The research design is a prospective observational study in the West Java, Indonesian population, and follows the STrengthening the Reporting of OBservational studies in Epidemiology (STROBE) guidelines.[14] [15] This study compares the age of colorectal cancer patients and histopathological features with chemotherapy response. The subjects in this study were colorectal cancer patients who sought treatment at the Division of Digestive Surgery in the Tertiary Hospital in West Java, Indonesia, during September 2021–August 2022, as seen in [Figure 1]. The inclusion criteria in this study were colorectal cancer patients who had been clinically, radiologically, and histopathologically diagnosed and had been treated with systemic chemotherapy. Patients who have finished chemotherapy are then carried out for clinical examinations, laboratory examinations, and computed tomography (CT) scan examinations within one month after the completion of chemotherapy. The exclusion criteria in this study were patients who had not finished a standard cycle of chemotherapy. Patients were divided by age (50 years and > 50 years) and based on histopathological features. Determine chemotherapy response from the assessment of an abdominal CT-scan in patients who have completed chemotherapy.

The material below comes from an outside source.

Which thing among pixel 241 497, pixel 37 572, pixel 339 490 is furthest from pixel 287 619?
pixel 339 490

In this study, the data collected were secondary data. Secondary data is obtained from patient data that has been entered into the colorectal cancer registry. After the data is collected, determine the patients who meet the inclusion criteria. Next, divide patients by age, namely less than 50 years and more than 50 years, and divide patients based on histopathological features. Then, determine chemotherapy response from the assessment of CT-Scan results seen through the web-based medical record in patients who have completed chemotherapy. The Response Evaluation Criteria in Solid Tumors (RECIST) Guideline Version 1.0 (RECIST 1.0) was used as a standard for the evaluation of the chemotherapy responses as seen in [Figures 1] [2] [3] [4] [5]. This study was approved by the hospital's Medical Research Ethics Committee.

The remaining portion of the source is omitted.